¿Somos de verdad tan corruptos?

Santiago Gamboa
21 de enero de 2017 - 02:00 a. m.

Ahora que la guerra se aleja retirando su manto, aparecen en la superficie otras urgencias, enfermedades que ya conocíamos y teníamos diagnosticadas, pero cuyo flagelo no se había logrado medir cabalmente. La peor es el gran estallido de la corrupción.

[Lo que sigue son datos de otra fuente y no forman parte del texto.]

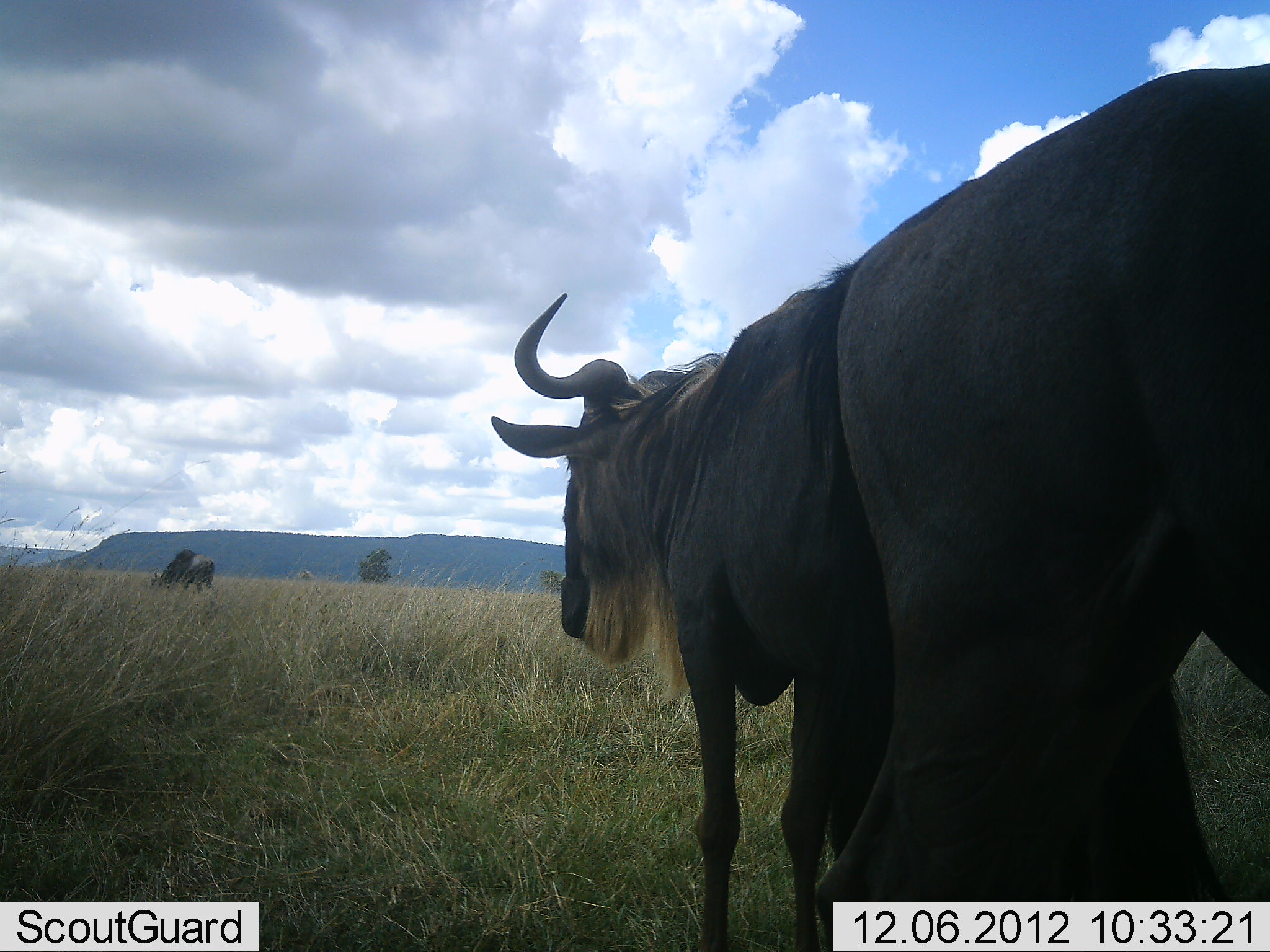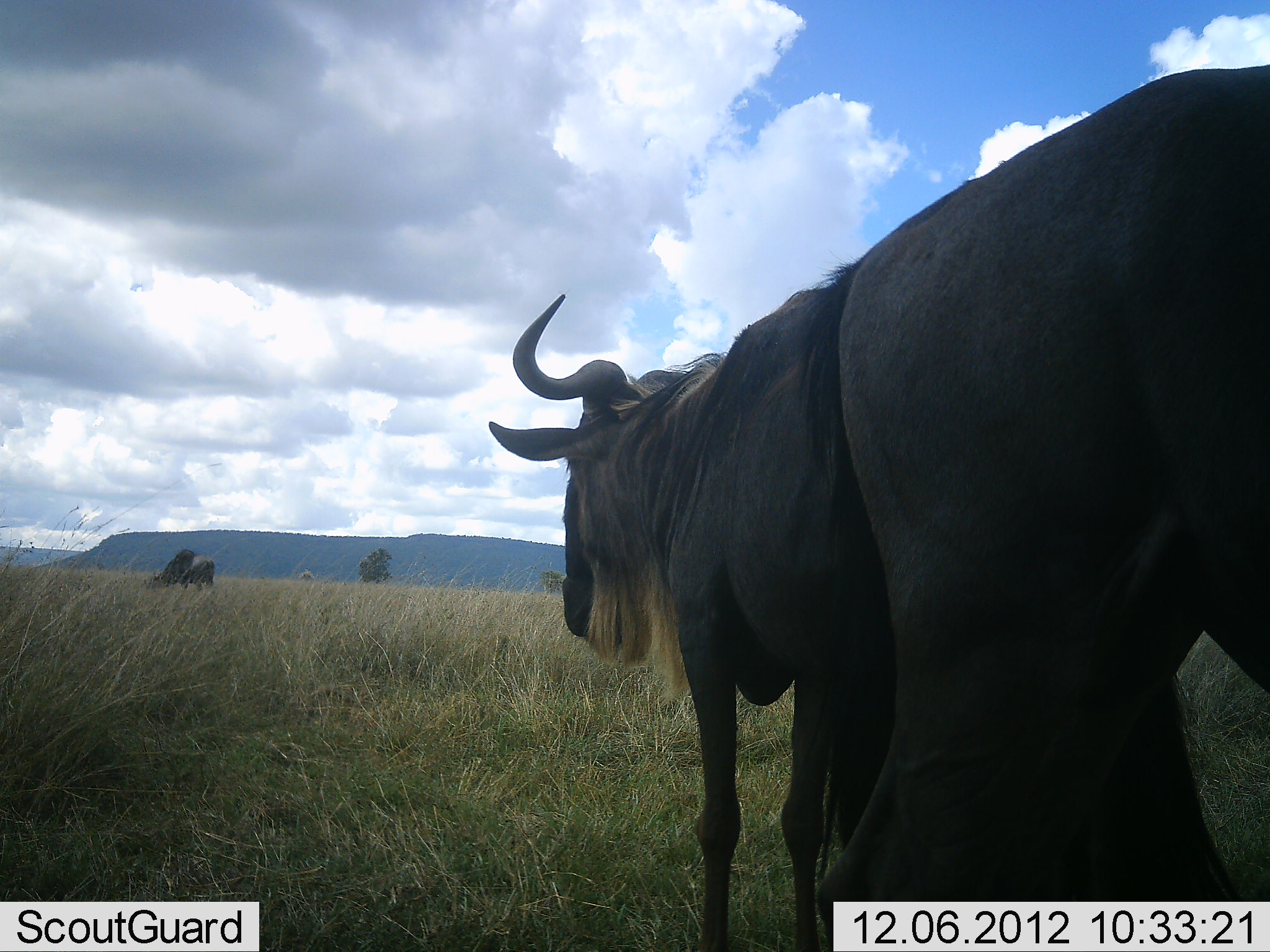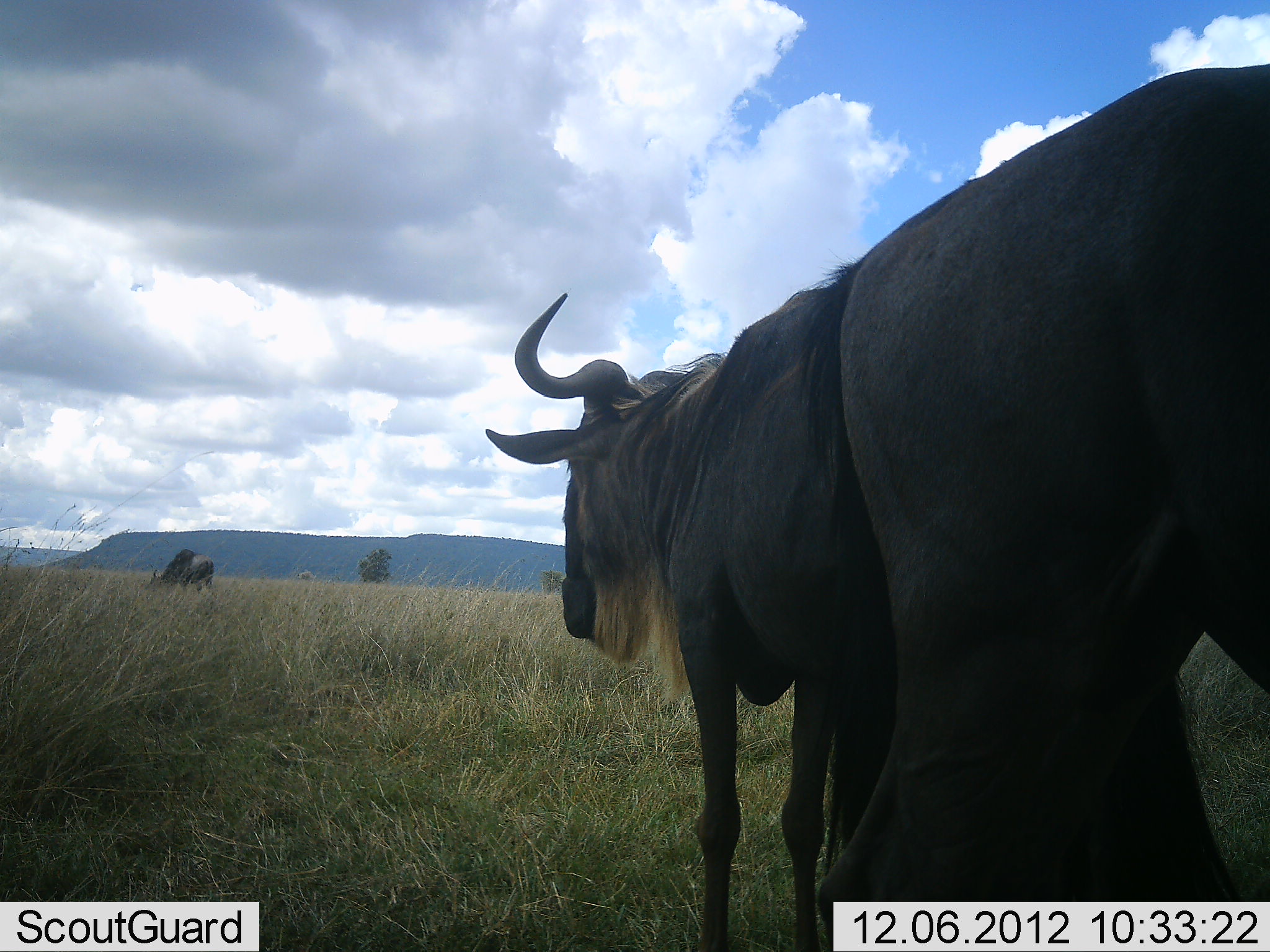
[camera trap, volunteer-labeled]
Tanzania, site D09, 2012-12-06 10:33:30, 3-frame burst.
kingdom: Animalia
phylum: Chordata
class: Mammalia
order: Artiodactyla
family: Bovidae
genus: Connochaetes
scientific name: Connochaetes taurinus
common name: blue wildebeest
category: wildebeest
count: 3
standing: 100%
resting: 0%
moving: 0%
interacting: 0%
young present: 0%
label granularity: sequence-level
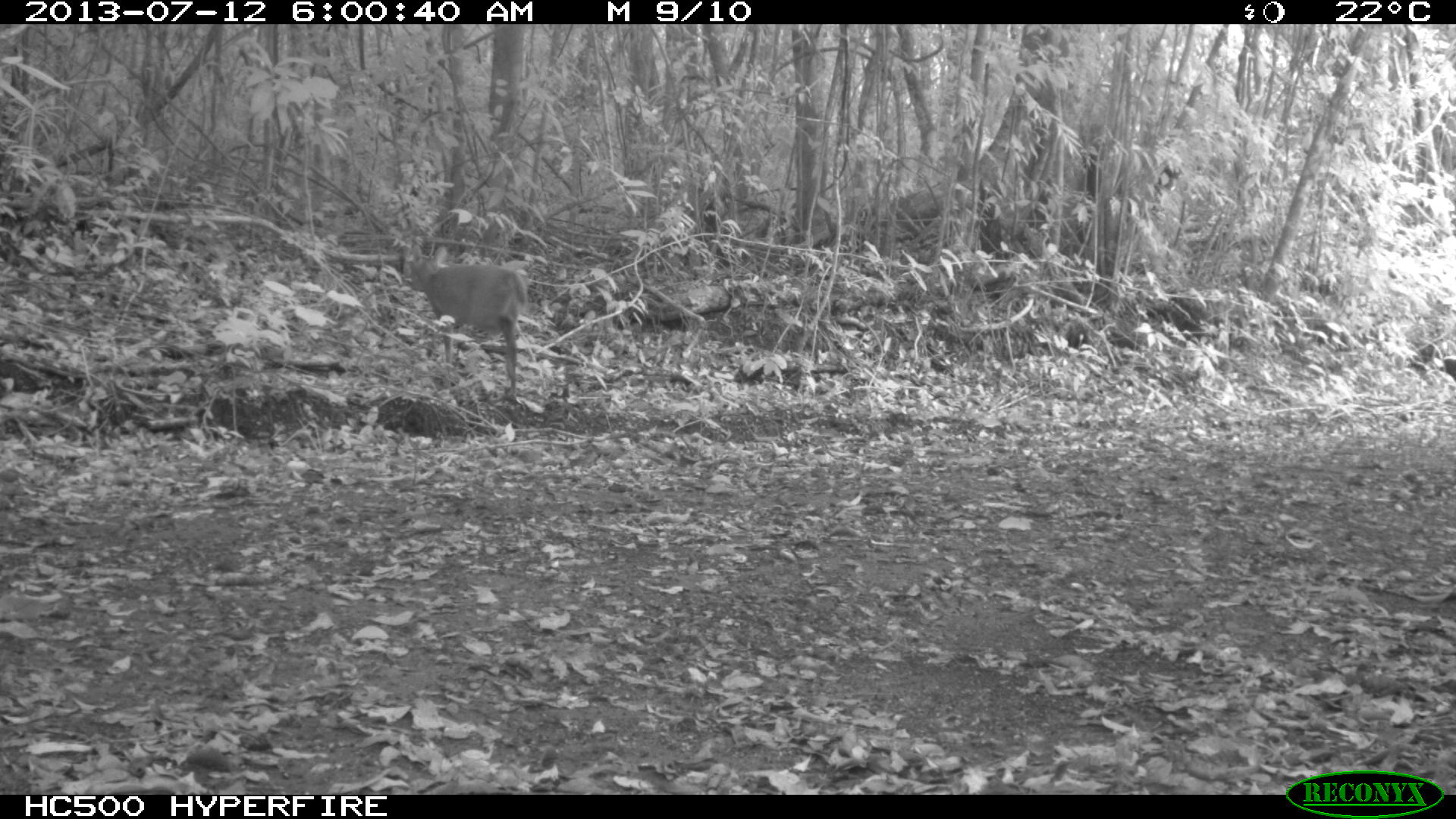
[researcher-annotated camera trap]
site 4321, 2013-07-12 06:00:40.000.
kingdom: Animalia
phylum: Chordata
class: Mammalia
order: Artiodactyla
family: Cervidae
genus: Mazama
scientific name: Mazama temama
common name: central american red brocket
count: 1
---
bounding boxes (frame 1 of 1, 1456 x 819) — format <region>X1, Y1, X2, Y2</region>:
mazama temama: <region>409, 244, 527, 402</region>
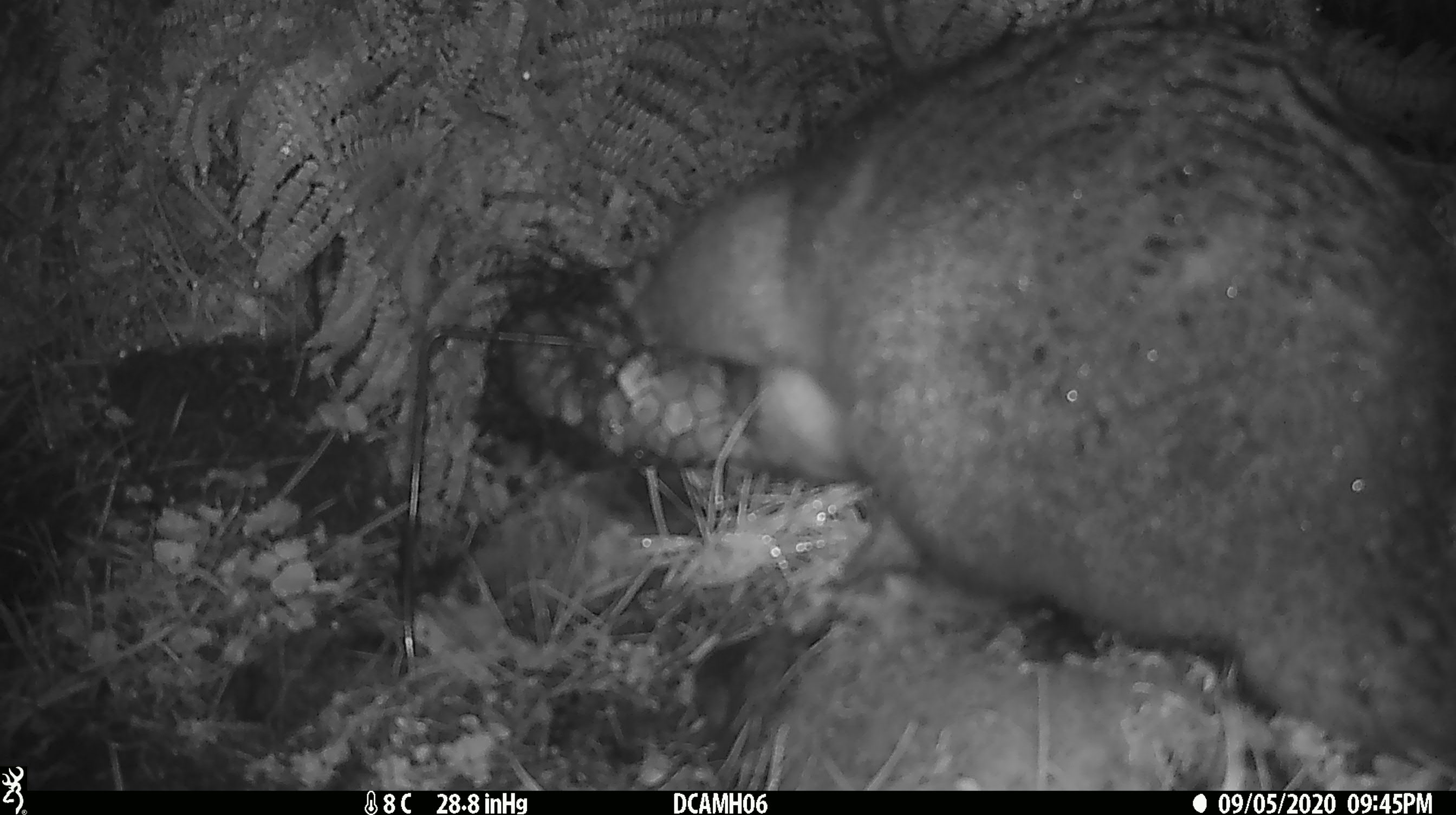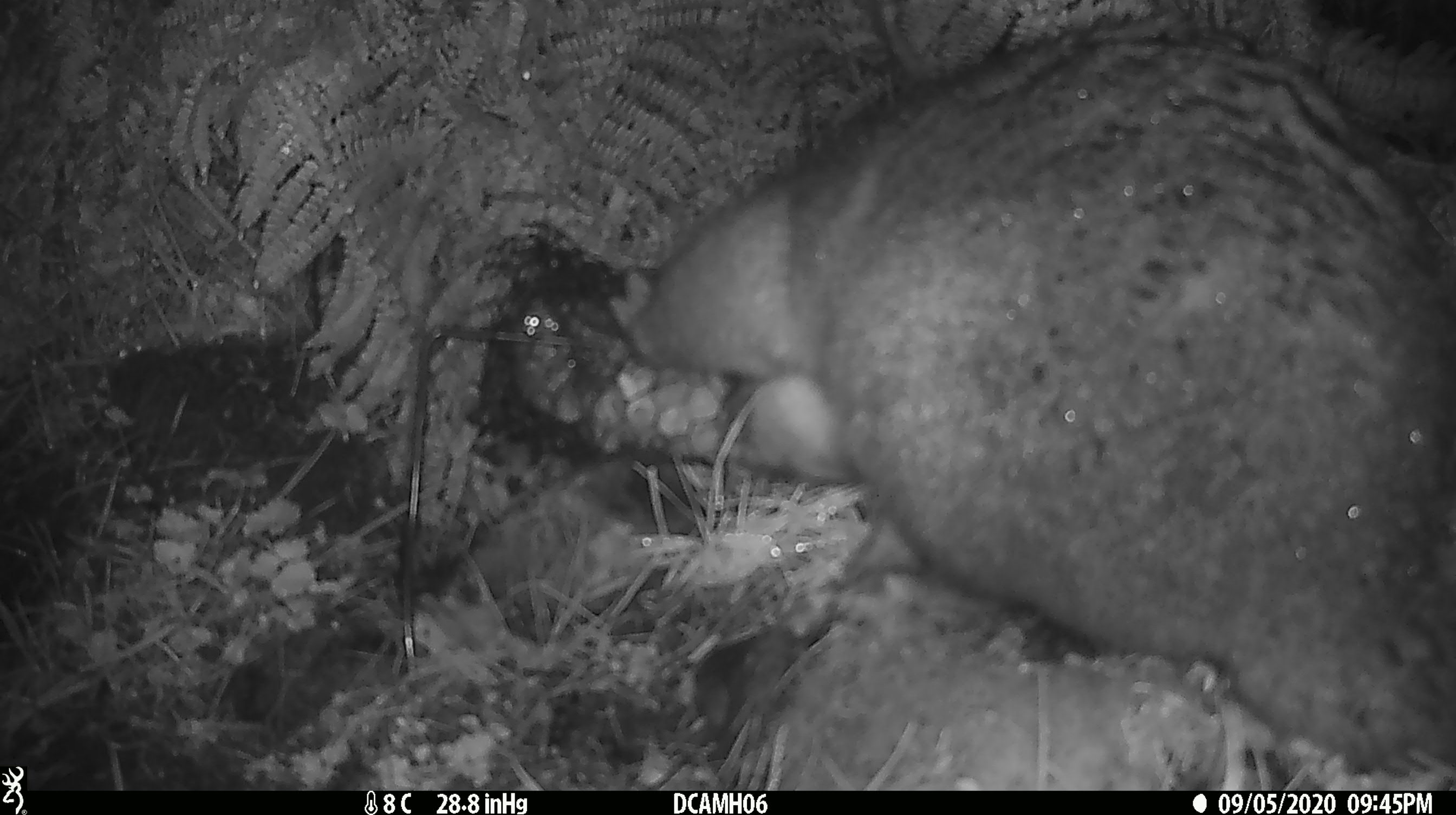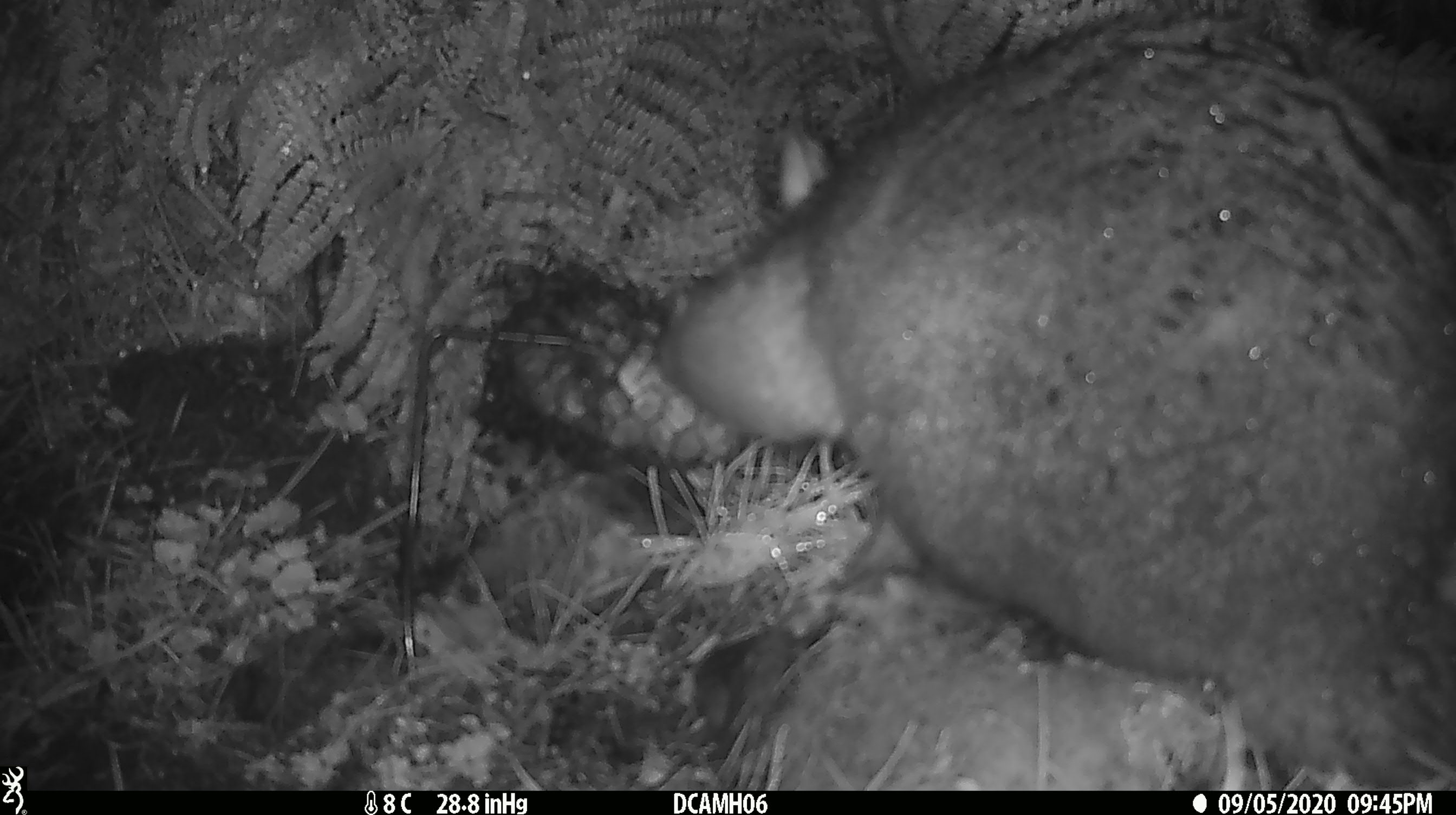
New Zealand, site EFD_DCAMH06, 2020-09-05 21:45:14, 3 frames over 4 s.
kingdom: Animalia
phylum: Chordata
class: Mammalia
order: Diprotodontia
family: Phalangeridae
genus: Trichosurus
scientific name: Trichosurus vulpecula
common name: common brushtail possum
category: possum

Tanto felicitarnos por el ahorro que supondrá la paz y ahora resulta que el gasto más grande, el que nos ha desvalijado en las últimas décadas no fue la guerra, sino el robo directo al Estado por parte de algunos de sus hijos más ilustres, gente preparada y “decente” de la sociedad. ¡Quién lo iba a pensar! Los mismos que gritaban ¡patria!, que se desgarraban las vestiduras por el país, resultaron ser los peores delincuentes. ¿Luchaban en nombre de alguien? No, lo hacían para sí mismos. Eran y son los Robin Hood de sí mismos, para satisfacer su imperiosa necesidad de ser más ricos. La enfermedad del arribismo, que según he visto arrasa en Colombia, es la única explicación a este comportamiento, pues es una corrupción enteramente hecha por personas… ¡que en principio no lo necesitaban! Pero, un momento, ¿cómo que no? Lo necesitan para aumentar su poder y eso justifica cualquier riesgo. Curioso que lo que aprendieron en esos lugares tan exclusivos donde se educaron haya sido a adorar la riqueza y a sacrificar por ella cualquier principio ético.

El exviceministro Gabriel García, por ejemplo, fue calificado por su jefe Álvaro Uribe de “personalidad joven más importante del Caribe y de la patria”, así como de “cartagenero ilustre”. ¡Ilustrísimo! Economista de la Universidad de los Andes y especializado en Estados Unidos, ¿qué más credenciales necesita alguien para ser considerado “decente” en un país clasista como el nuestro? Pero lo que aprendió en esos salones tan sofisticados no fue la capacidad de pensar el mundo desde parámetros elevados, sino la urgencia de pertenecer y mantenerse en la élite. Sin importar que las consecuencias de su latrocinio engendraran más desigualdad, más odio social y más violencia.

Porque ser rico es muy caro, así que hay que ir a beber de la fuente, que es el Estado. Y esto, me temo, lo llevan haciendo más de un siglo. Sospecho que detrás de gran parte de las más elegantes familias del país hay un bisabuelo que hizo este trabajo sucio, usando la política como trampolín económico, pero luego, con el tiempo que todo lo borra, la cosa se fue quedando en el pasado. Los problemas de seguridad y el narcotráfico y la profusión de enemigos impidieron que la ley se fijara en gente tan honorable e ilustre.

Pero esto podría cambiar, pues Colombia ya no es la misma. El escándalo nacional por Odebrecht o Reficar o los Nule y todo lo que va saliendo, unido al clamor de senadores valerosos como Claudia López, hará que la clase política tradicional, a menudo aliada y propiciadora de estas jugarretas, empiece a ver que el nuevo país que se está fundando tras el proceso de paz no se va a dejar manosear tan fácil como el de antes. Habrá que poner al país en la lavadora y dejarlo varios ciclos, porque si no se logra tendremos que aceptar que Colombia no es en realidad una democracia (¿vieron la entrevista al rey de los contratos en Semana?) sino llana y simplemente un Estado corrupto, en manos de rufianes y pícaros.